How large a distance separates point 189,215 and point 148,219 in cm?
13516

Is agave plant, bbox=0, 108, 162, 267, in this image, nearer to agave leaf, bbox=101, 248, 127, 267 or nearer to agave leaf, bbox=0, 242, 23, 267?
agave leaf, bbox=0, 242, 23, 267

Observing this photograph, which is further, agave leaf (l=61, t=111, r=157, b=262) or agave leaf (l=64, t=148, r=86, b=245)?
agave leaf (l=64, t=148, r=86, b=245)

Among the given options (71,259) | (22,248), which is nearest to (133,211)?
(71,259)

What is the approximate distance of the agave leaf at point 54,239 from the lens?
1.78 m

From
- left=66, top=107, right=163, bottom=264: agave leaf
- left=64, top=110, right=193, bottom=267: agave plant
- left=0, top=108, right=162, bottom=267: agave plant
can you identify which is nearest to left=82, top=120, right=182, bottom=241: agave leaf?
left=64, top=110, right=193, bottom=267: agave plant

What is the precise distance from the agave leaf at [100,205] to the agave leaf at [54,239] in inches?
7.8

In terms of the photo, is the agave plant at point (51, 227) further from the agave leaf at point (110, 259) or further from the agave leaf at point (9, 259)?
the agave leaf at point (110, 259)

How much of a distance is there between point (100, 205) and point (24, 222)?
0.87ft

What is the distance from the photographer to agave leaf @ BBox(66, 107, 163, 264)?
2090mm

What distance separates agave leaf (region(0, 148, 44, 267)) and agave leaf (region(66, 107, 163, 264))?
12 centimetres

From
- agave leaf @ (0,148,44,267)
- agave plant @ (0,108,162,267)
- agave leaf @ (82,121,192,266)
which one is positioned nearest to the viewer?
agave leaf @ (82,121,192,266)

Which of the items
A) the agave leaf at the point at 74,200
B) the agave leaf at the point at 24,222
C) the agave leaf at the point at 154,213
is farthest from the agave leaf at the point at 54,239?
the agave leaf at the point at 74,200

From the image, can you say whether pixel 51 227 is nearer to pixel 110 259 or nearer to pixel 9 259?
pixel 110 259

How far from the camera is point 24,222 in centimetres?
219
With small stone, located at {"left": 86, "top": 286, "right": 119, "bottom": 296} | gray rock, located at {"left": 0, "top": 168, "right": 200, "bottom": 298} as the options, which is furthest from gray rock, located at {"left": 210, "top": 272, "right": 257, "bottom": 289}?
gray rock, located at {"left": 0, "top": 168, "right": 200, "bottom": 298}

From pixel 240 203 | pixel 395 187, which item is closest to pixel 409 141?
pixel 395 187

◆ TASK OBJECTIVE:
Substitute "camera" for "photographer" in the listing, starting with the line that contains "How much of" and going on through the line that contains "12 centimetres". Give only those lines, with everything else unchanged.

◆ RESULT OF THIS EXERCISE:
How much of a distance is there between point (100, 205) and point (24, 222)?
0.87ft

What is the distance from the camera to agave leaf @ BBox(66, 107, 163, 264)?
2090mm

What distance separates agave leaf (region(0, 148, 44, 267)) and agave leaf (region(66, 107, 163, 264))?
12 centimetres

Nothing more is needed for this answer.